As a modern woman, I’m forced to think about a lot of things: the gender wage gap, what silhouette of jeans is cool now, Pete Davidson, and, of course, my fertility. I’m not sure if or when I want to have children, or if I’m with the right partner, or in the right career, or using the right brand of shampoo. With life as confusing and unpredictable as it is these days, I’ve decided that the only sensible course of action is to freeze my eggs and also myself, just until things are a little more stable.
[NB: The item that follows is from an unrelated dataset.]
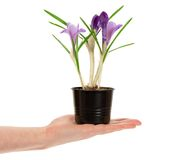 Pot with crocuses in the female hand Stock Images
Having kids is a big decision. My boyfriend and I don’t know if we’re ready to get married, let alone raise children. Truthfully, I’m not even certain that he’s the one. Sometimes I just stare at the back of his little head and think, Him? Forever? So, rather than try to navigate the course of our relationship and the K-I-D-S discussion, I’ll just put myself on ice for fifty years, which should give us both enough time to think about if we’re really right for each other or if we’ve just got comfortable and are going through the motions because staying together is a lot less complicated than extricating ourselves from each other’s lives. And then, in a half century’s time, once we’ve taken some space, we can see where we both stand. (That is, if we’re both able to stand, given that he’ll be eighty-four years old and my perfectly preserved legs will be wobbly and full of cryo fluid.)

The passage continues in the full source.